[Stored entries]
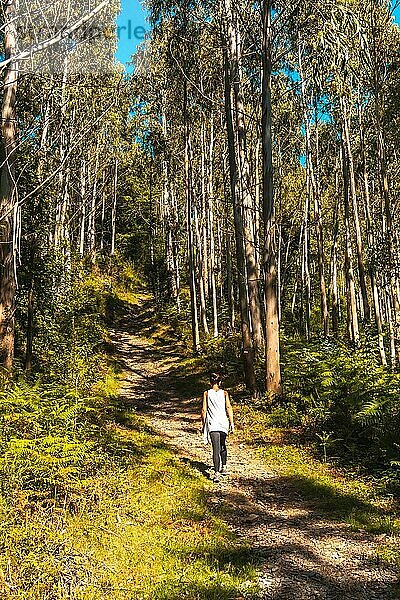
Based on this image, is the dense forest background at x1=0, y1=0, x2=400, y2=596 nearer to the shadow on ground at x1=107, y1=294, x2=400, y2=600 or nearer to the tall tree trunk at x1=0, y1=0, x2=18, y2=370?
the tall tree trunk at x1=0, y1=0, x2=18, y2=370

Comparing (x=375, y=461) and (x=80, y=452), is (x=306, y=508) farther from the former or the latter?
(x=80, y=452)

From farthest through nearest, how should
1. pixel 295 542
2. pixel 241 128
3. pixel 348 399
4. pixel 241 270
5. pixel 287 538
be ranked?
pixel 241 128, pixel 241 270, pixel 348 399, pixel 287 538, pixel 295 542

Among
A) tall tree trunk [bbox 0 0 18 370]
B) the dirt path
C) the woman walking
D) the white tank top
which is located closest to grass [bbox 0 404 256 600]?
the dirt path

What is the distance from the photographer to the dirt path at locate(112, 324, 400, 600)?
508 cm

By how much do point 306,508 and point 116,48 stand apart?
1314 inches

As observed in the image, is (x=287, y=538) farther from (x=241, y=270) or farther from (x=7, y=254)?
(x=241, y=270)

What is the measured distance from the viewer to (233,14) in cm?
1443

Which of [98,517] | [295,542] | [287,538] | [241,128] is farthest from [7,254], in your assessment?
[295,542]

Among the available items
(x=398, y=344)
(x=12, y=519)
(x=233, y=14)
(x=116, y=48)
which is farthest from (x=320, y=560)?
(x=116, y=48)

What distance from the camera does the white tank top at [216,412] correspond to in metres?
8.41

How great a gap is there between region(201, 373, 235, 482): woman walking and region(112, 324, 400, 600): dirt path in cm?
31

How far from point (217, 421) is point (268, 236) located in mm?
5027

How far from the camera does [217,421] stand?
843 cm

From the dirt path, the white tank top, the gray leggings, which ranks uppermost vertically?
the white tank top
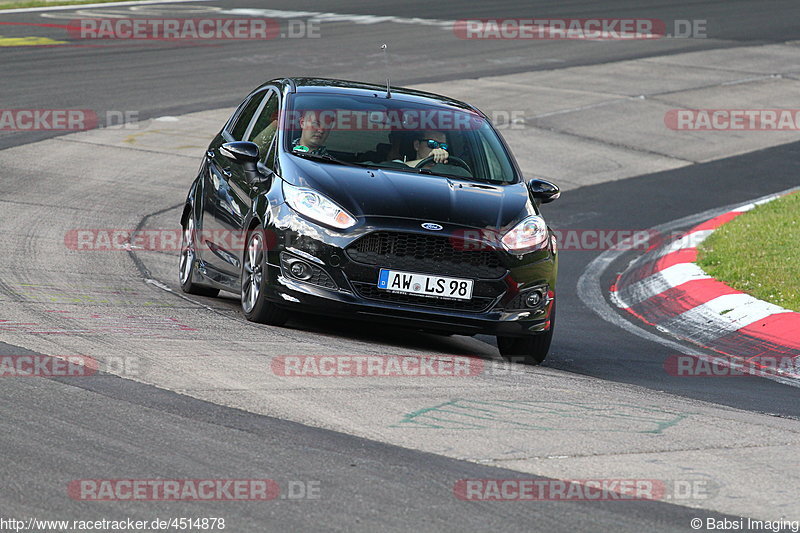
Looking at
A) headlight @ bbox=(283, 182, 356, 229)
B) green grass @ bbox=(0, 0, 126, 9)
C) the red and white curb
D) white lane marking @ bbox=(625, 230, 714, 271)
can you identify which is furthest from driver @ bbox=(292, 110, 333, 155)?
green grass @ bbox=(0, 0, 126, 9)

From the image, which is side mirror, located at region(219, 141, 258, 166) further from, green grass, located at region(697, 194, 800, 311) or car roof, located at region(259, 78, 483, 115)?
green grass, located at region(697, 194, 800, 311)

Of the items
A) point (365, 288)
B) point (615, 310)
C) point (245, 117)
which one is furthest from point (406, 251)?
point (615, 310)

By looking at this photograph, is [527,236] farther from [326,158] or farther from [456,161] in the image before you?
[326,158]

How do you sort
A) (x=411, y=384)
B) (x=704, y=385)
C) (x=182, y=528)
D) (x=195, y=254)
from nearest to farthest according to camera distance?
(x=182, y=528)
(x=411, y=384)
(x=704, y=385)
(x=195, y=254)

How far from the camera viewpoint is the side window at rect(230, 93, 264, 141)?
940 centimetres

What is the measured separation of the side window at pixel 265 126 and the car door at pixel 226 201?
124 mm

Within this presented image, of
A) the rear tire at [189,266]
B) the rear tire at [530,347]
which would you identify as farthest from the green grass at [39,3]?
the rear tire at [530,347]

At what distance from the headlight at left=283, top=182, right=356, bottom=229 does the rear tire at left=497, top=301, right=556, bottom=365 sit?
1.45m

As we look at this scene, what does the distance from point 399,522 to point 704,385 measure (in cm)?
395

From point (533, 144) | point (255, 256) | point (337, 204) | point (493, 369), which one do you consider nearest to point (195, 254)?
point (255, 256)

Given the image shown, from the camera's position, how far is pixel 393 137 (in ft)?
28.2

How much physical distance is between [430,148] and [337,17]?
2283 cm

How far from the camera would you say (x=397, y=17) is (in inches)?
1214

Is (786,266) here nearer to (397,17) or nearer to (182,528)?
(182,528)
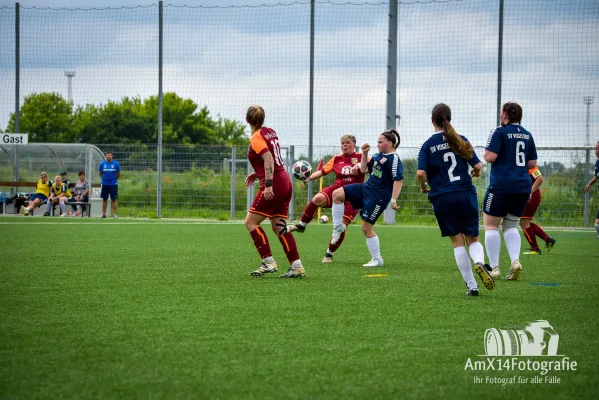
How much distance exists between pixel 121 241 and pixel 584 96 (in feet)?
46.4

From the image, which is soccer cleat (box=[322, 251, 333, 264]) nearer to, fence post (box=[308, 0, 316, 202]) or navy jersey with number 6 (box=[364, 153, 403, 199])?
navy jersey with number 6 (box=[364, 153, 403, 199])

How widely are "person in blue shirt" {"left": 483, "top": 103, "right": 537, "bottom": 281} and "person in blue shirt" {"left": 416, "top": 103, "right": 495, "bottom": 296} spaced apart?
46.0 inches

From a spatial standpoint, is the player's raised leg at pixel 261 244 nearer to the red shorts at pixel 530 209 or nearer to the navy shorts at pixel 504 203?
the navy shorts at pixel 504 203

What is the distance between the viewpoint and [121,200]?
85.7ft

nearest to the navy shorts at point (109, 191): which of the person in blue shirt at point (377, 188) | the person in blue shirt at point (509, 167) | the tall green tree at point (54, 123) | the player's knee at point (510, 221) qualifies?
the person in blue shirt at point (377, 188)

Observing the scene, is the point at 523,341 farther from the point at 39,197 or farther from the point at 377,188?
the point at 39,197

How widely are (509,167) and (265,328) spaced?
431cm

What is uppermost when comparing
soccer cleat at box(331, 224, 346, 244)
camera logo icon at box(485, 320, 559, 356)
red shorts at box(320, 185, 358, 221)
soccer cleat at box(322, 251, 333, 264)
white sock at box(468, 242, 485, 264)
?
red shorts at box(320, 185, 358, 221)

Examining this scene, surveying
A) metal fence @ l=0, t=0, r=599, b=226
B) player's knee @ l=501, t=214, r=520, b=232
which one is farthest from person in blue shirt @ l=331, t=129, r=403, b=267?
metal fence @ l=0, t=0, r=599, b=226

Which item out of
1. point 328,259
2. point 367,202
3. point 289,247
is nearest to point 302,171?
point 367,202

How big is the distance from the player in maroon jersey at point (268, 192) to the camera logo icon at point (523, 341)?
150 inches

--

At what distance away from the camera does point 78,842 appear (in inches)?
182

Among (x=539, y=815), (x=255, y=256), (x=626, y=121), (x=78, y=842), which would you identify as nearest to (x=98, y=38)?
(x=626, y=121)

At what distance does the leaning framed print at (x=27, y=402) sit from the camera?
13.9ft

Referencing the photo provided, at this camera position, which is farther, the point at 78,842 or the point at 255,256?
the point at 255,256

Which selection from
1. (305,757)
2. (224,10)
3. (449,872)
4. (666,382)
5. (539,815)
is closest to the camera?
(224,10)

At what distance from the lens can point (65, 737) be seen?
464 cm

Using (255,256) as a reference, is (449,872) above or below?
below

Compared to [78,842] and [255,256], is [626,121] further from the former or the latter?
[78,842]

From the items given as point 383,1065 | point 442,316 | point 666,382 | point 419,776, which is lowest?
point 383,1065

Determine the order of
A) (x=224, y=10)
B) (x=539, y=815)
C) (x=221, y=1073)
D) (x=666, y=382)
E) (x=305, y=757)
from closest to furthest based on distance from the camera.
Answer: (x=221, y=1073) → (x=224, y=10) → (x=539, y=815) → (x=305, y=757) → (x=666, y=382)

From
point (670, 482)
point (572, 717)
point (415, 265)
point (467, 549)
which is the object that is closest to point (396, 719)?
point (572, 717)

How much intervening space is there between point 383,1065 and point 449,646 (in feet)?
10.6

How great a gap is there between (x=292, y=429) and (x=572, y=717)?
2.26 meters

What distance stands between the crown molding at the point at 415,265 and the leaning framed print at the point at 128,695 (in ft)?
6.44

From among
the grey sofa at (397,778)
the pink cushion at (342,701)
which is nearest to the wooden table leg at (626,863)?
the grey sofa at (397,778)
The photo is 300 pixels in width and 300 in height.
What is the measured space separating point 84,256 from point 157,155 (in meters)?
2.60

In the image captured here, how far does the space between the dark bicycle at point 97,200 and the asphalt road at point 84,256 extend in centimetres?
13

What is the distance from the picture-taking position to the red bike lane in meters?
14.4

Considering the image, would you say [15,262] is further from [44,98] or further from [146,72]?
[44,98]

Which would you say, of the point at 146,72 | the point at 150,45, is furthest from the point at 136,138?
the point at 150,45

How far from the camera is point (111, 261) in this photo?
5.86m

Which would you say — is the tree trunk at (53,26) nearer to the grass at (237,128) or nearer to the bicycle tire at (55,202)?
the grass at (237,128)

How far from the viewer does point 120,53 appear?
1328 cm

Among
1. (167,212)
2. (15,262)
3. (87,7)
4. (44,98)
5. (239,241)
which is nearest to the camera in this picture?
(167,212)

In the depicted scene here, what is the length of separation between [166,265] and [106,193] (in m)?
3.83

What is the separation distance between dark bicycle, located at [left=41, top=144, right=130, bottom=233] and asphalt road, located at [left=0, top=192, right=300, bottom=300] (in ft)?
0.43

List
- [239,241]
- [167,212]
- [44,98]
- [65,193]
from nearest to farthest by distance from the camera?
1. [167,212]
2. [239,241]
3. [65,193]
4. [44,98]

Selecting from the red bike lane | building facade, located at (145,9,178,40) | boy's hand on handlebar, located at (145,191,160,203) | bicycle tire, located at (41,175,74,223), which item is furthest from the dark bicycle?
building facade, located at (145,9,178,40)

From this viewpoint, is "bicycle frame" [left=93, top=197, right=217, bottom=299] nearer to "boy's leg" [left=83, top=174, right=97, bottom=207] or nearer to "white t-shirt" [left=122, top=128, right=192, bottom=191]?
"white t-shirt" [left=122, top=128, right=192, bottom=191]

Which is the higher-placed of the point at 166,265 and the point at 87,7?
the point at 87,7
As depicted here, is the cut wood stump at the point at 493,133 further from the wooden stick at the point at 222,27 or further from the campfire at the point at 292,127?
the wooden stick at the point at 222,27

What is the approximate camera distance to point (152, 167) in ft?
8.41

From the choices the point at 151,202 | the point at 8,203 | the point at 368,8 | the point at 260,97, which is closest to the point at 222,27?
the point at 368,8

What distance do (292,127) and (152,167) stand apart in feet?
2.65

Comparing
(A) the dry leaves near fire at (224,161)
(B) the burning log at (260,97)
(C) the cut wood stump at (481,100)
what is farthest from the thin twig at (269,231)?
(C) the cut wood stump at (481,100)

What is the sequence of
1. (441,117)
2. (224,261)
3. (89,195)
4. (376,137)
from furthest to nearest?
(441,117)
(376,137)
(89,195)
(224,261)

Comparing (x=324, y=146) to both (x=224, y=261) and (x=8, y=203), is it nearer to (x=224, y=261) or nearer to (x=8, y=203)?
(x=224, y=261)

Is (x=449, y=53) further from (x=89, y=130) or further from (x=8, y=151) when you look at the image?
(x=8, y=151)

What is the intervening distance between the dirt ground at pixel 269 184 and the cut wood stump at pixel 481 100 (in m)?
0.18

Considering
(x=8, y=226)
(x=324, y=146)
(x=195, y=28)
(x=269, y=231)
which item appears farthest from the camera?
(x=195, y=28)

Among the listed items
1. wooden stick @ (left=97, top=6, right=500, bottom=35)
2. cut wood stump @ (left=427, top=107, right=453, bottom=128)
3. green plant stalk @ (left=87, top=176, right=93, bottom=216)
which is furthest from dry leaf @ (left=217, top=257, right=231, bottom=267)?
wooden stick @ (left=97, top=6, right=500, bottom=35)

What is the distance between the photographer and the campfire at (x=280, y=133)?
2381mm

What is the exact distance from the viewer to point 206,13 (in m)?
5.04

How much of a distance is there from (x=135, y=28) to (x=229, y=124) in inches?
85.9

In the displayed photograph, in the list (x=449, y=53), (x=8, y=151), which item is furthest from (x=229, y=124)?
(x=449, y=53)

| Aim |
Count the lines in the data above that contain the word "tall", treating case as significant, and give only the number.

| Output of the task |
4